Set down, word for word, the stretch of rows from the line containing "How separated are" through the last row.

━━ ENTRIES SUPPLIED

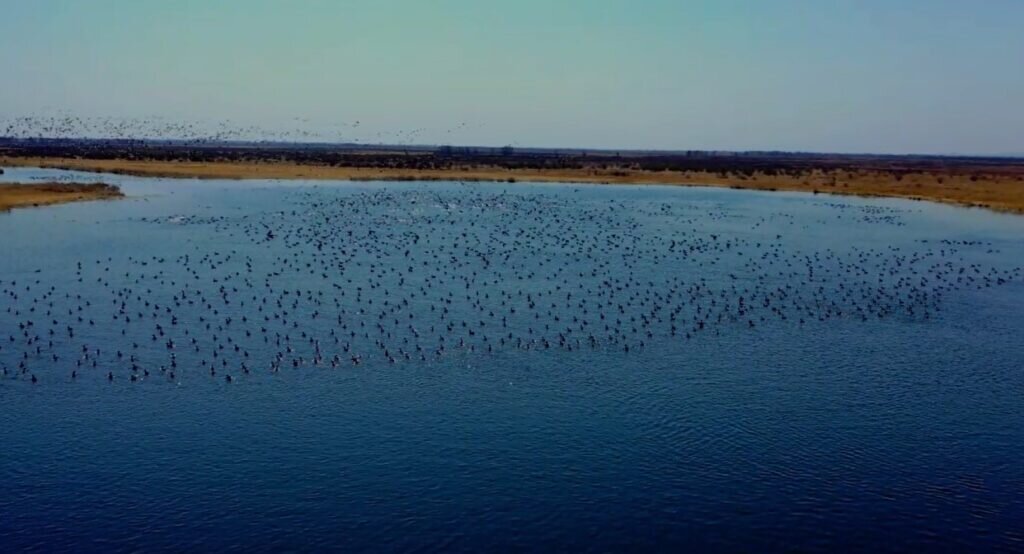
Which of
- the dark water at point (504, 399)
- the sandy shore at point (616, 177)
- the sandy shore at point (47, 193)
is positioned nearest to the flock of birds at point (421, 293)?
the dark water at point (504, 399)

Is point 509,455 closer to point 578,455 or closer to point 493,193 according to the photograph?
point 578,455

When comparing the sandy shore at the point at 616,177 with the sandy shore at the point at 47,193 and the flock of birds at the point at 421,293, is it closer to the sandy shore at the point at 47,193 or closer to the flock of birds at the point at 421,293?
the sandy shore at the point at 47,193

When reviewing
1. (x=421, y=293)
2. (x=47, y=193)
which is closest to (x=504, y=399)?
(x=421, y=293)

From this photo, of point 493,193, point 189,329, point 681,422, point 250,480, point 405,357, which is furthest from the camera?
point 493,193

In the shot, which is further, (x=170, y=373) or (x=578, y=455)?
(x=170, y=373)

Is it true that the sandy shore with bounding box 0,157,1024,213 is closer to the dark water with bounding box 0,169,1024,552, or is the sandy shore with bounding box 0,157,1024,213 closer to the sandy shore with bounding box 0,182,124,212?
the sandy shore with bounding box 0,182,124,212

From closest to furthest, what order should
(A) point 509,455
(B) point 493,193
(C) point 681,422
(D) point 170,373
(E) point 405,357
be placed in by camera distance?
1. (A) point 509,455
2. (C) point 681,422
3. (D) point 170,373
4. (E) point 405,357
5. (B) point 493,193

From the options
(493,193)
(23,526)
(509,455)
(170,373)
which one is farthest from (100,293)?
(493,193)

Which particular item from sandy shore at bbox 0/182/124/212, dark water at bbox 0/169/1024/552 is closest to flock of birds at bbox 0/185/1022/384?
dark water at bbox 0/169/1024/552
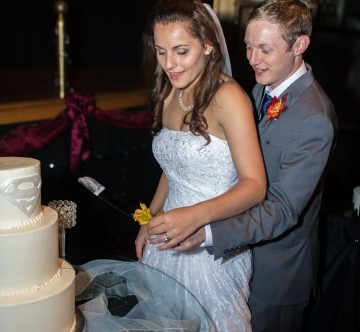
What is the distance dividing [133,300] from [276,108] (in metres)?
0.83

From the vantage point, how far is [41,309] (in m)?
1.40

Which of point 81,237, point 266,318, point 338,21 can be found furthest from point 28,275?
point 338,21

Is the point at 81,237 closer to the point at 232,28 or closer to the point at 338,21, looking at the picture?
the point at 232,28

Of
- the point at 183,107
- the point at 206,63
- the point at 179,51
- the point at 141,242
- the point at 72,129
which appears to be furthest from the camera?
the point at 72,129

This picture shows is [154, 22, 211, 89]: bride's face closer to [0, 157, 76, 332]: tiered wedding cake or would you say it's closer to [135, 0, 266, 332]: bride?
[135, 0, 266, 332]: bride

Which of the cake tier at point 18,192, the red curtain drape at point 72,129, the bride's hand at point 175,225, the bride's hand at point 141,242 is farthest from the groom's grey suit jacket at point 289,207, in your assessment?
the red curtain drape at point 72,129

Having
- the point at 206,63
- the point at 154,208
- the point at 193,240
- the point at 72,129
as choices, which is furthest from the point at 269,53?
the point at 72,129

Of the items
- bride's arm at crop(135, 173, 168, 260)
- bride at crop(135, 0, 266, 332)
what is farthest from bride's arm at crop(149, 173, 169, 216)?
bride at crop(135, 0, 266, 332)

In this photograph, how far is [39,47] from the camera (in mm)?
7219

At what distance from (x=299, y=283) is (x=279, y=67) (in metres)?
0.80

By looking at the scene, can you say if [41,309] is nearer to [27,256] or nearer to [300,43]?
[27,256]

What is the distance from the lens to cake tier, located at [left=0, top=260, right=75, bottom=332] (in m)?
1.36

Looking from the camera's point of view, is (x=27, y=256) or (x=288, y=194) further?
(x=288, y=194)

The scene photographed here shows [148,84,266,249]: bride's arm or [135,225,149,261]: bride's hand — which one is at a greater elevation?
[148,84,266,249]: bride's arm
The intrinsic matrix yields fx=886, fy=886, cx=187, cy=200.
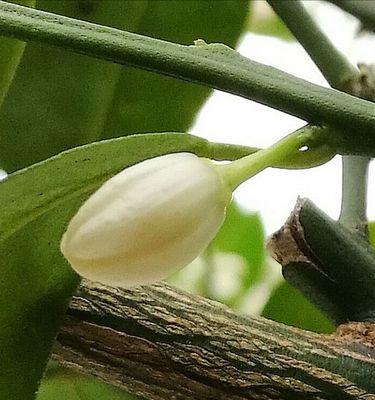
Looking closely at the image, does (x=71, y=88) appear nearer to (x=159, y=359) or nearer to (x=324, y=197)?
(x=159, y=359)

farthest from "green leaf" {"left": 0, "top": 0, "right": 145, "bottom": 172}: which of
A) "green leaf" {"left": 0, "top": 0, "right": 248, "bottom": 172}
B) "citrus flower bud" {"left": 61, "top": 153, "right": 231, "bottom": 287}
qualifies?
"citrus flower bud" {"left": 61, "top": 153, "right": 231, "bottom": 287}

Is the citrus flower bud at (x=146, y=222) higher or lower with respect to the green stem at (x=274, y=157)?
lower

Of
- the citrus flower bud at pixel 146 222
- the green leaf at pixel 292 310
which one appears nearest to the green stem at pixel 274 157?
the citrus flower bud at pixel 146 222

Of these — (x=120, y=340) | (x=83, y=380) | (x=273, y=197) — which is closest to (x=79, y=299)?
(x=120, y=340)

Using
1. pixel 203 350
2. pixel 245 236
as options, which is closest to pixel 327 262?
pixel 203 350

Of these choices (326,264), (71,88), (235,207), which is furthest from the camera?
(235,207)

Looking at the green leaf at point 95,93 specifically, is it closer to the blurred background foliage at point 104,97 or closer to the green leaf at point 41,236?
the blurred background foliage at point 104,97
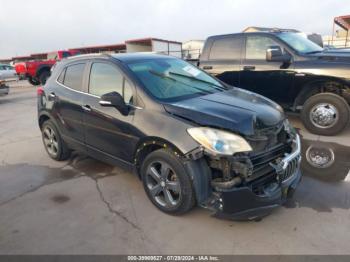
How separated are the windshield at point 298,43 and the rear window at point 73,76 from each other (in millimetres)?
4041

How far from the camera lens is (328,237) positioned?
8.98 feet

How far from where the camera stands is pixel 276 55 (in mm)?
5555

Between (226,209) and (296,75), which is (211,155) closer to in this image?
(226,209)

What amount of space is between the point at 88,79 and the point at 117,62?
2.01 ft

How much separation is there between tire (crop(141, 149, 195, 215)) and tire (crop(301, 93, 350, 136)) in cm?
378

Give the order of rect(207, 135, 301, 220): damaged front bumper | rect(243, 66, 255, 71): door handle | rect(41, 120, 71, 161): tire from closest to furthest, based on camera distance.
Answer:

━━━━

FINAL RESULT —
How separated are the windshield at point 298,43 and the rear window at point 73,76 from each other (in millimetres)?
4041

How far from the camera lens is (328,237) positioned?
8.98 feet

How far from where the camera stands is pixel 276 55 (in mm)?
5555

Between (226,209) and (296,75), which is (211,155) closer to in this image?
(226,209)

What amount of space is between the point at 88,79 and the point at 117,62?
2.01 ft

How much separation is there between tire (crop(141, 149, 195, 215)) and tire (crop(301, 93, 350, 136)) in cm?
378

Give the order of rect(207, 135, 301, 220): damaged front bumper | rect(243, 66, 255, 71): door handle | rect(41, 120, 71, 161): tire from closest to furthest, based on camera distance.
Answer:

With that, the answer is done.